From: Philippe Verdy (verdy_p@wanadoo.fr)
Date: Thu Mar 27 2008 - 16:02:01 CST

  • Next message: Asmus Freytag: "Re: A currency sign for the Rubel?"

    Jim Melton wrote:
    > Hmmmm...that raises an interesting question: Has it ever
    > happened that a character has been encoded prior to knowing
    > what the glyph will be?

    A good solution is to adopt a name for such non official glyph that will not
    prohibit the future adoption of a precise symbol with stronger semantics.

    But it should be noted that the name "Ruble" is not specific to Russia, and
    the same symbol currently used could still persist and be used for other
    currencies named Ruble. Each country (or central bank) will adopt its own
    policy regarding the name and representation of the currency, independantly.

    So if one of the commonly used symbols were encoded now, it should not
    contain anything that indicates that it is an official symbol. May be this
    will be the official symbol, may be not. May be there will never be any
    official symbol, but a set of juridic decisions (related to commercial
    transactions with litigations) that may accept one or several symbols as
    acceptable and correctly representing the currency.

    The European Union needed its own symbol because the currency had to be used
    in several countries with distinct juridictions, but it was needed to have
    prices displayed in one member country also valid throughout the union
    without discussion.
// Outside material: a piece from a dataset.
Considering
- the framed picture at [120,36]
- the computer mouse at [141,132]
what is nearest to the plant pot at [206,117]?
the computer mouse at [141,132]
Many efforts were made to give a unique name for the
    currency but this has failed, and the Euro efectively has several names, and
    several ways to derive it according to language. The euro has also several
    standard orthographies, justified by the change of script (Latin and Greek
    were used initially, now the Cyrilic alphabet is needed, and notes already
    display an orthography with the Cyrillic alphabet).

    So when the name can vary, how can you display prices in a language-neutral
    and script-neutral way, that can be understood the same way by everyone in
    the Union without possible contestation on pricing? The solution was a
    single symbol backed by a standard that defined a precise glyph. So this
    excluded all post proposals, notably because those proposals were in fact
    used for something that did not exist still at the time it was created (at
    that time it was the ECU, not the Euro).

    The Euro mess in Unicode and ISO 10646 was the result of naming the old
    proposed symbol "Euro", despite the Euro was still in creation (and the
    competition was still officially in progress to have a specific symbol for
    it) ; the symbol was used for something else. This was a naming error for
    the old symbol; but anyway the old symbol persist and would have been
    encoded anyway, but certainly with a different name, excluding "EURO" from
    it because it was already clear that the Euro would have very strong policy
    about its use. To be fair, when the old symbol was encoded, the new European
    currency was still unnamed, it coudl have been named "Ecu", but other names
    were also suggested like "pound", "livre", "franc" (proposed by Germans
    ironically...), or some other names for older historic European currencies.

    On the opposite, there's no sign that the current Ruble will be replaced
    soon in Russia; even when it changed, it has kept its name, and would have
    kept its symbols or abbreviations.